As a publisher I'm often asked that question by my advertisers. "Is 3% good?" I was asked just before writing this article... My answer is not a number, or percentage. "It depends on your market and your products."

(In January 2010 - the highest performing SSD banner ads running on my publications are getting between 1.0% and 4.5% click rate. Generally static banners perform better than animated - because the entire message is seen at once. Depends on the message of course... see more about this in - Think of Web Ads as Signposts.)

This is ACSL's 13th year as a dotcom publisher, and in that time we've run countless millions of banner ad impressions. So we have plenty of data. Let me take you through the math.

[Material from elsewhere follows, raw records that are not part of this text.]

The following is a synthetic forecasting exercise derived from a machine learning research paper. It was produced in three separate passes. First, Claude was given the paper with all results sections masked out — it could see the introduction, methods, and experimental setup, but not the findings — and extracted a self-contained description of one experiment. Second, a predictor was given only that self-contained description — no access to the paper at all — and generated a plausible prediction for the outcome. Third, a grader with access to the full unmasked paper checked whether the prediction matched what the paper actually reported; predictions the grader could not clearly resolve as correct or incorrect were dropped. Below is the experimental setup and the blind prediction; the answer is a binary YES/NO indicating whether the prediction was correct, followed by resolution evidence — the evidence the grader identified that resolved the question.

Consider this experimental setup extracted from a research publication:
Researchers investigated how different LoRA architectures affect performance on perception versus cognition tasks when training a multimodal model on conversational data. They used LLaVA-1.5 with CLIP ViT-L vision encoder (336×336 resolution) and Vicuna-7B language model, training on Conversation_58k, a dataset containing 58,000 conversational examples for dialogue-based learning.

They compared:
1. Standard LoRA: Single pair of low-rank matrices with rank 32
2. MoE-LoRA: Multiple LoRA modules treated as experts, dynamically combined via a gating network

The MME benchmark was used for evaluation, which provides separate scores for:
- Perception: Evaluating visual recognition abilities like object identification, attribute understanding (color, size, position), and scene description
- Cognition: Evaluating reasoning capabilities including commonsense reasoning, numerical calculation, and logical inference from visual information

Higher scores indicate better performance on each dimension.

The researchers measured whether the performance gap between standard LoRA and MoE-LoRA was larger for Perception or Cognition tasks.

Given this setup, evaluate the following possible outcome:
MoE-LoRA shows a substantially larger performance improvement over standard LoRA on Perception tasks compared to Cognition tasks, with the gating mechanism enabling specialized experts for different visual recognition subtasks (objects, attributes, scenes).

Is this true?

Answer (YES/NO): YES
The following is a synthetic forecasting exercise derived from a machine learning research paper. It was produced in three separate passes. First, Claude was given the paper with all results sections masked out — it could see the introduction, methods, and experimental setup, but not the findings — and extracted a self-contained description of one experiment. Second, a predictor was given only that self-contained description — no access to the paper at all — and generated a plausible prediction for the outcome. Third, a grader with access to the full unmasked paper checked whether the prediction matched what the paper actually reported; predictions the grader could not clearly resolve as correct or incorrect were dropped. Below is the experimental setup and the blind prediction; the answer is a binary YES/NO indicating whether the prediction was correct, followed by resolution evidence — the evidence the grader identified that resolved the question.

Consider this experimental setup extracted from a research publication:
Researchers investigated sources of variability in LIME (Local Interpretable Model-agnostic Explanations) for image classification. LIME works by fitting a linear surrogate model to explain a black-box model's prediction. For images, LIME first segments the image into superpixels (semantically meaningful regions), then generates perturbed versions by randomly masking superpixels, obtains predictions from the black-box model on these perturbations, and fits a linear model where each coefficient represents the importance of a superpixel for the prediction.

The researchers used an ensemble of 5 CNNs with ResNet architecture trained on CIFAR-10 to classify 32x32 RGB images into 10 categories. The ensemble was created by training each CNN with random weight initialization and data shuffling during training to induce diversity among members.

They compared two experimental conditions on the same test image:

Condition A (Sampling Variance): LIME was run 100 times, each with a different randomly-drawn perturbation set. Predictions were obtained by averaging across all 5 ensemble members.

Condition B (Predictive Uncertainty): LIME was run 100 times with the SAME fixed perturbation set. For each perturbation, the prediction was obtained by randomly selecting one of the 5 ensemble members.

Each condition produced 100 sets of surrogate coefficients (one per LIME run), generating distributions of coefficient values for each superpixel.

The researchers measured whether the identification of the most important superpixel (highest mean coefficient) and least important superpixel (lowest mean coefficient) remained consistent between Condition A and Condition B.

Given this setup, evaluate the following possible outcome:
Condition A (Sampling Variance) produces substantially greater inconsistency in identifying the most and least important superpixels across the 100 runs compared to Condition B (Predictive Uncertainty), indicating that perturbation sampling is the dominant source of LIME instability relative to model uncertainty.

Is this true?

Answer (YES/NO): NO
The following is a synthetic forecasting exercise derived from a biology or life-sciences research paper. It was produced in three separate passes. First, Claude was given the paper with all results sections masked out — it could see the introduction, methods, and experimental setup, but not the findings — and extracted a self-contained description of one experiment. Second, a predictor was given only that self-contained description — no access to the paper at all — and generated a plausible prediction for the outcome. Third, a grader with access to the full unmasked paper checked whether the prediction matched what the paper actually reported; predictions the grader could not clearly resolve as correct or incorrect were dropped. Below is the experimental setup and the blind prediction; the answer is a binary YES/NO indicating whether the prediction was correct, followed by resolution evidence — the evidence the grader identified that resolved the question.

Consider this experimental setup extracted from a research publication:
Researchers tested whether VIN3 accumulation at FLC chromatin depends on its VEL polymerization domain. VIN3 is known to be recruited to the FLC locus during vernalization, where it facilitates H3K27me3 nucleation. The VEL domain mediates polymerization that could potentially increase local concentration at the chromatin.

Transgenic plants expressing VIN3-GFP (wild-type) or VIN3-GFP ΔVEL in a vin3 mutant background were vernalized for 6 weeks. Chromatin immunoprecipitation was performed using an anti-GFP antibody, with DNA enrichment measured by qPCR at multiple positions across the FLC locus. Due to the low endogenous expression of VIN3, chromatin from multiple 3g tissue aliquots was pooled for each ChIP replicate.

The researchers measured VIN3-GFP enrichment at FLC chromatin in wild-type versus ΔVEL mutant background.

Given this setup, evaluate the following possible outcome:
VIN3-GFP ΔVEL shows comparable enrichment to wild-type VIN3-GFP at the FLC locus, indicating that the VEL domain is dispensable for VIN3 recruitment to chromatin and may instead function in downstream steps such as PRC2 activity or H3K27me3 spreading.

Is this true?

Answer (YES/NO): NO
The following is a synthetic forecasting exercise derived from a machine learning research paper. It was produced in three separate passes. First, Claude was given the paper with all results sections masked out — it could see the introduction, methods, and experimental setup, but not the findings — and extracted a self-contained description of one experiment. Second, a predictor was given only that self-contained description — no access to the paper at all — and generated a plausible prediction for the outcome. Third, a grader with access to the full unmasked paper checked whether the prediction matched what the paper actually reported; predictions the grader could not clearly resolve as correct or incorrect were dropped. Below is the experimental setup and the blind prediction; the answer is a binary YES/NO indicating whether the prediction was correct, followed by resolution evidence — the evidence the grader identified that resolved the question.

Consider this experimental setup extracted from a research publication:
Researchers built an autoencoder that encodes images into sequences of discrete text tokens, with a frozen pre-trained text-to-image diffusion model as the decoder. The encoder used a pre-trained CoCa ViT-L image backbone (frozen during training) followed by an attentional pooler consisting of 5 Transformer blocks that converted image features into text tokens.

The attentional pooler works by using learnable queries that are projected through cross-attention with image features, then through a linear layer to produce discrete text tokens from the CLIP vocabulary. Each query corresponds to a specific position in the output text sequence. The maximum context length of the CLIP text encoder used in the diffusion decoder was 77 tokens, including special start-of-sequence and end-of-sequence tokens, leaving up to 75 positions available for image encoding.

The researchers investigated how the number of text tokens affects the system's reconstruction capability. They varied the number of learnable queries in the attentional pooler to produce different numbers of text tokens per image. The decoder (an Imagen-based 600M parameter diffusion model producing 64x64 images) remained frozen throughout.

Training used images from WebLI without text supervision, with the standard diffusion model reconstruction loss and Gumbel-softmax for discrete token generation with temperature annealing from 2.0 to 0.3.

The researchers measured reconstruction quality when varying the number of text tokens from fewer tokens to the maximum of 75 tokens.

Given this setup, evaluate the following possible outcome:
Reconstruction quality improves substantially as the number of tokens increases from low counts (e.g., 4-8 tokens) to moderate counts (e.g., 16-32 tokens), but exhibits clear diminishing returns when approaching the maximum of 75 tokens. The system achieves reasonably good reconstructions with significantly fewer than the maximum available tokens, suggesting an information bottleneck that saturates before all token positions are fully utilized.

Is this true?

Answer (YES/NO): NO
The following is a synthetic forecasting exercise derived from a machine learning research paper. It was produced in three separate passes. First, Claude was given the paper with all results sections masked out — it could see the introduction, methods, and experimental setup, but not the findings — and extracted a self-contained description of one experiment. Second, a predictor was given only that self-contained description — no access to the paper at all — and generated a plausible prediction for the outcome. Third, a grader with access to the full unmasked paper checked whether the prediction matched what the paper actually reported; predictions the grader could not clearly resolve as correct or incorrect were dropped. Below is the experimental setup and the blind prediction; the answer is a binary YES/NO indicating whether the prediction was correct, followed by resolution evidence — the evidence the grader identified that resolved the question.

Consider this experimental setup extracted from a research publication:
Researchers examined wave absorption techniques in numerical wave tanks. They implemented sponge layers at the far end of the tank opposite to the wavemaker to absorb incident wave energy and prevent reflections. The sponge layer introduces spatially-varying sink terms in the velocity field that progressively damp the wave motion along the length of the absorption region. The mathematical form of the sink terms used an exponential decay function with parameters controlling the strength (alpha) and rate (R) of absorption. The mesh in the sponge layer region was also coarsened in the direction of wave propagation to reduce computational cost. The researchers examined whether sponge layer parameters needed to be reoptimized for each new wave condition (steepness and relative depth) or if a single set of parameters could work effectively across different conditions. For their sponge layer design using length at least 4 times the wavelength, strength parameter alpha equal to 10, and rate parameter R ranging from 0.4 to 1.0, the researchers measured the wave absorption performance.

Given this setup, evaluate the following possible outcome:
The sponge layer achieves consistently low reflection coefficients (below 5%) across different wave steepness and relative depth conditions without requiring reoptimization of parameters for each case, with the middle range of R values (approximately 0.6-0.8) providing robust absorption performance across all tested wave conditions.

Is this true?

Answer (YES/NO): NO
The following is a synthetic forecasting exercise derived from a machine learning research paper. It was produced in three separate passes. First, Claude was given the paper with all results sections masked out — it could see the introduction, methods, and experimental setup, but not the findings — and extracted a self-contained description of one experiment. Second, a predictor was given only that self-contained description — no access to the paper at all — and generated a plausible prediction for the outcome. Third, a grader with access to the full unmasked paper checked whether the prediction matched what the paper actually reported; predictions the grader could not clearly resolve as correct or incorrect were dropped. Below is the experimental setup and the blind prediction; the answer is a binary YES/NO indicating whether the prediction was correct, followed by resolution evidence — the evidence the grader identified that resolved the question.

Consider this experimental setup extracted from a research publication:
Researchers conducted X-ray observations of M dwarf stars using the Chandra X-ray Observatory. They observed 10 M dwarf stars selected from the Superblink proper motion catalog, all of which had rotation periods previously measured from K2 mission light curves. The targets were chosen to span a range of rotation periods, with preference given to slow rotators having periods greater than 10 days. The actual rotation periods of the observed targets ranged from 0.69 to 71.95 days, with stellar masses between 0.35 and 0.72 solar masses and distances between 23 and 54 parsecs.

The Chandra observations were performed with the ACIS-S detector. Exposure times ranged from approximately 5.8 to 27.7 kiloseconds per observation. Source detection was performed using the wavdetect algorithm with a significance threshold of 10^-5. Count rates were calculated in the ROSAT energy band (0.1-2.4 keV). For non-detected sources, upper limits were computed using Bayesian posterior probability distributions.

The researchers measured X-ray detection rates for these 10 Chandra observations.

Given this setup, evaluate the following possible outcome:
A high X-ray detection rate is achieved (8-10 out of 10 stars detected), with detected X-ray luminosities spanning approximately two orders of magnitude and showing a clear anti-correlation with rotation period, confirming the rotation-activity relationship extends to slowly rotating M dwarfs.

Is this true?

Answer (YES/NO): NO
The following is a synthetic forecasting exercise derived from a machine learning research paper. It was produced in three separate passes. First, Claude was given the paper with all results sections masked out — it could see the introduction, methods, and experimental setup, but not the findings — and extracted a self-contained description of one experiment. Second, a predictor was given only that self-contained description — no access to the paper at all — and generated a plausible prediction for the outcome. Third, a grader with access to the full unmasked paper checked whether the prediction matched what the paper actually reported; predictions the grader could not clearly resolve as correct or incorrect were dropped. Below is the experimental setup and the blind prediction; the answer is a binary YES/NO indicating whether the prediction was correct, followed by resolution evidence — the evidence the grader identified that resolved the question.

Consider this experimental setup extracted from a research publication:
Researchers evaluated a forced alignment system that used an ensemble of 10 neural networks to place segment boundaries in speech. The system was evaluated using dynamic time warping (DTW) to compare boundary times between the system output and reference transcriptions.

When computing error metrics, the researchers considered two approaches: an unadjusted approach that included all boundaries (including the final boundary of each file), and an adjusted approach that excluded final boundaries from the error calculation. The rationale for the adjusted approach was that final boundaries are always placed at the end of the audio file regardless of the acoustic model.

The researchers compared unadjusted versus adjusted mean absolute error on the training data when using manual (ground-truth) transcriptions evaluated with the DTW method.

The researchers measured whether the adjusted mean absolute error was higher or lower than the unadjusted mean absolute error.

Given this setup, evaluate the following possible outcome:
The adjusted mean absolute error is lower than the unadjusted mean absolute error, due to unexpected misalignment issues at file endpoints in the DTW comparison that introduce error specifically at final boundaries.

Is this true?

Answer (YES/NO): YES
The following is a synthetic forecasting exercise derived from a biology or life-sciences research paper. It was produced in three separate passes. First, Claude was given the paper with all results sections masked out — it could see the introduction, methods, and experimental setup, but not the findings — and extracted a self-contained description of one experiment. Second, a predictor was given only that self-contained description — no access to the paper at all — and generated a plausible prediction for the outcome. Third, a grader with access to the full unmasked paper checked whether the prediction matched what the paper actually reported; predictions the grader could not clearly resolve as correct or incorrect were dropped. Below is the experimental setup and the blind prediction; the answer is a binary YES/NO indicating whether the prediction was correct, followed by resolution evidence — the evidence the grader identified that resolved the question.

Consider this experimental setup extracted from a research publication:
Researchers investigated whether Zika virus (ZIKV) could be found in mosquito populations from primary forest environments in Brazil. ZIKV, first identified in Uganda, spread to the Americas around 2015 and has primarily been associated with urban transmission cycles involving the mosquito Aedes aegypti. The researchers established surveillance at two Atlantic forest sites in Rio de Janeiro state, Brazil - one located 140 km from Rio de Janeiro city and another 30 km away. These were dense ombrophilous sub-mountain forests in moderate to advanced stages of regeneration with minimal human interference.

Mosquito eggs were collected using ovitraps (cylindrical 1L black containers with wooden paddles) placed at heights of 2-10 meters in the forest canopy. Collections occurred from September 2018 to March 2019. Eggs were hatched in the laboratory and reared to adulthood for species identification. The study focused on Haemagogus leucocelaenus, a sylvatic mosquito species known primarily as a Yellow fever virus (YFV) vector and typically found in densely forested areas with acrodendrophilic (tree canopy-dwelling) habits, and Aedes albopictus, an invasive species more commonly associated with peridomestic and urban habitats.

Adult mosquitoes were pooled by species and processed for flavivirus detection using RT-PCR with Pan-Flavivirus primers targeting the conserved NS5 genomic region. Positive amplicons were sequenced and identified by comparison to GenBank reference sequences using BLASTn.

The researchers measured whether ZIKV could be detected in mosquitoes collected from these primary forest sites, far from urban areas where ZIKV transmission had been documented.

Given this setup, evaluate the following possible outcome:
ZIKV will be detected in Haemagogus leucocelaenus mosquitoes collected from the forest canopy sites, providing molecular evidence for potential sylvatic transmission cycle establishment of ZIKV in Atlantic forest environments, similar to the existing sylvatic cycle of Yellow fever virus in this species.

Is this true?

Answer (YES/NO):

Real life banner click rates on STORAGEsearch and SPARC Product Directory typically occur in the range 0.5% to 7%. The average (all clicks divided by all impressions) is over 1.5%. Incidentally, we've seen click rates rising during the last few years, as advertisers get more responsive to the feedback we supply, and design ads with better targeted messages which take into account the already segmented nature of our readerships.

Cost per click. On our sites, an advertiser buying for example 100,000 impression price point, pays 2 cents an impression. If we assume a 1% click rate, then the cost of a click to your web site is $2. If we assume that just one in a hundred of those visitors (1% of the 1% visitors) are convertible into customers, that's a customer acquisition cost of $200. (That's not the whole story, because there's a branding benefit and we see that running banner ads increases the effectiveness of classified web ads on the same sites.) But let's just work with this $200 cost.

Is it worth it? For many of the products advertised on our sites such as rackmount solid state disks, RAID systems, rackmount Sun servers, military systems etc, a typical entry level system price ranges from $10,000 to about $100,000. So it's easy to see that this is a sustainable process. And actually, most customers are in the market for multiple systems.

But how does this work out for lower cost products? - such as cables or adapter cards, where the average price of the product can be in the range $10 to $500? Surely, you think, our advertisers must go broke, if their customer acquisition costs are so high. Well, I can reassure you that they don't. And there are 2 reasons why.
  • most of the advertisers for the lower priced products run targeted banner ads, so their typical click rates are in the region of 3% to 4%. Let's say a typical customer acquistion cost of about $50.
  • this is the important part! The economics of banner advertising (as with all direct marketing) are based on the lifetime value of the customer. Advertisers of these lower cost products have often commented that an individual sale of SCSI cables, adapters, GBICs or whatever to a new customer who may be a reseller or systems integrator can be over $20,000. And most end user organisations are in the market for mutiple products, either in one order, or over time.
As a publisher, I try to understand the economics of potential new customers, and I often decline advertising orders, if the product profile is that the customer just buys one off a low value product, with little or no repeat potential. I would waste my time by accepting new customers with that kind of business, because it won't be sustainable.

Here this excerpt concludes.